Ma la conclusione di Touadi non è passatista: il punto non è che bisognava rifiutare quella scuola, che le culture africane precoloniali erano una sorta di Eden meraviglioso, o che sia possibile oggi rinchiudersi nella propria diversità (vera o presunta essa sia), tornare al passato, "sganciarsi" (come direbbe Samir Amin). Oggi siamo tutti necessariamente "personalità in bilico", noi e gli africani. Siamo tutti un po' di questo e un po' di quello. Sospesi fra culture diverse, nell'oceano della globalizzazione.

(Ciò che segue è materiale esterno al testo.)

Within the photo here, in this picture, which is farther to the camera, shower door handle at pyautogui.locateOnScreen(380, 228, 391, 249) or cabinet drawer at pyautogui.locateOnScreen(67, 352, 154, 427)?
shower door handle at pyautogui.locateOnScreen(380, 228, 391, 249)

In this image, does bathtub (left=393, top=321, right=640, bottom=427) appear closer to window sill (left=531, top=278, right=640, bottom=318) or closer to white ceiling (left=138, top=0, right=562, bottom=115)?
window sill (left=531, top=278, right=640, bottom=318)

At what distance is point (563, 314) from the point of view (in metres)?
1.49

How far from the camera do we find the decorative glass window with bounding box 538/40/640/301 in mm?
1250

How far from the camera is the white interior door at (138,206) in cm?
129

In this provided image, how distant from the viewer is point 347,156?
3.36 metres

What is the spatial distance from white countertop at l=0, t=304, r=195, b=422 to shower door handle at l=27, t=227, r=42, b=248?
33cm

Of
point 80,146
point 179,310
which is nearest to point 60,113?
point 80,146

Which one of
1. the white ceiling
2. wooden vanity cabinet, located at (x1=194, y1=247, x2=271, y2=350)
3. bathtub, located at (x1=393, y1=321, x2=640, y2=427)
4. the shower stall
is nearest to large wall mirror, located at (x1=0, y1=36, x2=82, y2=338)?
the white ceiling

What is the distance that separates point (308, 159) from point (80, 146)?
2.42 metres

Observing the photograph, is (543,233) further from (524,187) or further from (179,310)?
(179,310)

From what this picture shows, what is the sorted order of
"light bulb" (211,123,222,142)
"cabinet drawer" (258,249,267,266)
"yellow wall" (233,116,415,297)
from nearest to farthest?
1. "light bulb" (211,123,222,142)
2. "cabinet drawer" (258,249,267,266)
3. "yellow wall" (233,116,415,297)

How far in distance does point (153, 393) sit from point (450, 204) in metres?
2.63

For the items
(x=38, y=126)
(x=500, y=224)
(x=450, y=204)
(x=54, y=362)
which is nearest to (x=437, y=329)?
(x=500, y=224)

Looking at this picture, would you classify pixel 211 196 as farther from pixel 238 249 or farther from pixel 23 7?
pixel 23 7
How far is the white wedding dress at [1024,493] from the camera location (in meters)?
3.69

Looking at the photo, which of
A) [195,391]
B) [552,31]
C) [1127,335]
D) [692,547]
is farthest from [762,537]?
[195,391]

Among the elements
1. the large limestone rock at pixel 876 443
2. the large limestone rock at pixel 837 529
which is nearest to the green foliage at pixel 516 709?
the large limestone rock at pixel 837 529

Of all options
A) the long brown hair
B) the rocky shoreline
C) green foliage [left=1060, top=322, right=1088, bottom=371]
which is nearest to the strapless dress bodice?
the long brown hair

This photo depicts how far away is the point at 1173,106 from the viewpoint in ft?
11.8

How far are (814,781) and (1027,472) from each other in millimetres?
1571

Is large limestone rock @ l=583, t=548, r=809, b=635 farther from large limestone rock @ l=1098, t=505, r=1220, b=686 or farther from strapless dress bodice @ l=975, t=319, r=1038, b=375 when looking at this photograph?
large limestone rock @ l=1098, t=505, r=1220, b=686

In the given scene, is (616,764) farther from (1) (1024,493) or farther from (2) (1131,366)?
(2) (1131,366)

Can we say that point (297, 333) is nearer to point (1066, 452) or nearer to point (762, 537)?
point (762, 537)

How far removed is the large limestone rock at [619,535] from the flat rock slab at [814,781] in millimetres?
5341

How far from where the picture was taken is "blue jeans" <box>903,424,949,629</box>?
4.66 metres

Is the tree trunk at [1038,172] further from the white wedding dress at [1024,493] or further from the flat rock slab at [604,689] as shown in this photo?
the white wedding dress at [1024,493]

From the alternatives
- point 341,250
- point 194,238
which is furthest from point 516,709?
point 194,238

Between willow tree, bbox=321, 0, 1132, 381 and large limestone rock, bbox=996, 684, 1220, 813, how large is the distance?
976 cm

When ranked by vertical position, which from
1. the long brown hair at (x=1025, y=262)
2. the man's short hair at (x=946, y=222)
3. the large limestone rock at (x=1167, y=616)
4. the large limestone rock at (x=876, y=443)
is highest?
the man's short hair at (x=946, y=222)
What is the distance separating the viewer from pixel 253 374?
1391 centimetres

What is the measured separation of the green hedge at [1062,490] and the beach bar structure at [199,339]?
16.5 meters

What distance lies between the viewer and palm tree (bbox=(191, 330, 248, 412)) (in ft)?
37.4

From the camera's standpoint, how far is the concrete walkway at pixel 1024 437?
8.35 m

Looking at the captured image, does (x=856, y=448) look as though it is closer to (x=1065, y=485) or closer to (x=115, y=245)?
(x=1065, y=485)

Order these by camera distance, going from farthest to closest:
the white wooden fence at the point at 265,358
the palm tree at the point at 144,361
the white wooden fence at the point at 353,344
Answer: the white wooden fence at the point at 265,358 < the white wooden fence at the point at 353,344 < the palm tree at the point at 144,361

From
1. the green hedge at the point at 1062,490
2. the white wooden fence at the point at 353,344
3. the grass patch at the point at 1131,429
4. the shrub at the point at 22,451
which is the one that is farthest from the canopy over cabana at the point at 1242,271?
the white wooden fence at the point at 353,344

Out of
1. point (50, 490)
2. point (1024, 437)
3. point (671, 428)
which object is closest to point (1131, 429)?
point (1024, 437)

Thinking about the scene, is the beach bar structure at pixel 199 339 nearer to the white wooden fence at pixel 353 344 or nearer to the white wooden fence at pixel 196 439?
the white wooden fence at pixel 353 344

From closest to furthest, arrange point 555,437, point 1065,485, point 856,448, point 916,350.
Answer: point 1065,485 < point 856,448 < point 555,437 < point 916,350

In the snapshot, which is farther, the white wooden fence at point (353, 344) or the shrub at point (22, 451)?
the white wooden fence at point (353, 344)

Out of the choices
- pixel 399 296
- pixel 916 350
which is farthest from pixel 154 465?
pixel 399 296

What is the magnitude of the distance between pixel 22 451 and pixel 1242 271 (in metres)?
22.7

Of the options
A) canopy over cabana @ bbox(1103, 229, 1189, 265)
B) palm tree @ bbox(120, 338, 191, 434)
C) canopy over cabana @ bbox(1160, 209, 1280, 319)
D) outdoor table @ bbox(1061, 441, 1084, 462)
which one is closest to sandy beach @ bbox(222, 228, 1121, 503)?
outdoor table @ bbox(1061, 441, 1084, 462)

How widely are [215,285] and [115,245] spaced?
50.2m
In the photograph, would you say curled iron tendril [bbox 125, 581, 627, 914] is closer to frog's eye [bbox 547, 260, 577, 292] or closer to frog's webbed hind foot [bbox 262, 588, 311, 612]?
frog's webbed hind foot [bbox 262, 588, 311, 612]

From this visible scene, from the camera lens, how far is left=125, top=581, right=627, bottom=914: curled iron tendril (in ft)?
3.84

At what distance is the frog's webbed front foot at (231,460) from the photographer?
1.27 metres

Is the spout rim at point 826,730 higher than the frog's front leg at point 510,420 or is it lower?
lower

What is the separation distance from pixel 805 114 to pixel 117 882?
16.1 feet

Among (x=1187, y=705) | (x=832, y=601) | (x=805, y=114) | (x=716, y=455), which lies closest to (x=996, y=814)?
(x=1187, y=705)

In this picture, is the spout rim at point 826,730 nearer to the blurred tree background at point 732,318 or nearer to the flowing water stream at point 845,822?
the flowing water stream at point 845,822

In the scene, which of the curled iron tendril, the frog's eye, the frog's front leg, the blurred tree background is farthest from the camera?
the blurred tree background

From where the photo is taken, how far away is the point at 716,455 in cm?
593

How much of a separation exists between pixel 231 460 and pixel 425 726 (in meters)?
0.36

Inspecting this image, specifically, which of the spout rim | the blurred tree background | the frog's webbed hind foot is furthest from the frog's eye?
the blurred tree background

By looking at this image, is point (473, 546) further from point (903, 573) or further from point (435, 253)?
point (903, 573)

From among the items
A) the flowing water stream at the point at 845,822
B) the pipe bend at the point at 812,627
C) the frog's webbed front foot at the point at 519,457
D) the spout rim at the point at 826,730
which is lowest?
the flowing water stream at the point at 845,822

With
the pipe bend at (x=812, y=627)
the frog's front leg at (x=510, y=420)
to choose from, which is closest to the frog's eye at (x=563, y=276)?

Bisogna prenderne atto e far sì che questo meticciato dia frutti buoni.
Touadi però è ben cosciente che le posizoni di forza hanno la loro importanza, che è diverso per noi "essere anche un po' africani" (ad esempio grazie alla musica) o per un africano voler essere "un po' europeo". Le posizioni di partenza sono diverse, così come sono diverse le opportunità. "Man mano che studiavo, mi accorgevo che mi allontanavo da mia nonna", ha detto ad esempio Touadi. E quando la distanza diventa troppo grande, è più difficile essere "il lievito dentro il pane", anche se sei un noto intellettuale. E', questa, la condizione di molti africani che si sono staccati dal villaggio, dalla famiglia, dal clan. Difficile oggi per loro, specie se hanno vissuto a lungo in Europa, tornare ai loro paesi per essere il lievito delle comunità di origine, che pure ne avrebbero bisogno.
Forse, come diceva Langer, è importante sì "tradire" le proprie radici, per andare verso l'altro, per esporsi all'altro, alla differenza, al nuovo; ma bisogna conservare anche un'appartenenza, non semplicemente "passare dall'altra parte".

Questo non significa che le migrazioni non producano effetti positivi. Lo ha detto ad esempio Maria De Lourdes Jesus, giornalista di Capo Verde, che anni fa conduceva sulla Rai "Nonsolonero", prima trasmissione in Italia sull'argomento. "L'arcipelago di Capo Verde non ha nulla, è nella fascia del Sahel, non ha risorse naturali, non ha acqua. Poteva contare solo sulle sue risorse umane. Così Capo Verde ha fondato il suo sviluppo sull'emigrazione."
E sviluppo, in effetti, a suo giudizio c'è stato, qualsiasi cosa significhi questa parola, come mi sento spesso in dovere di chiosare.
Ricorda un po' l'Italia, tutto questo. Ricorda un po' anche il Trentino.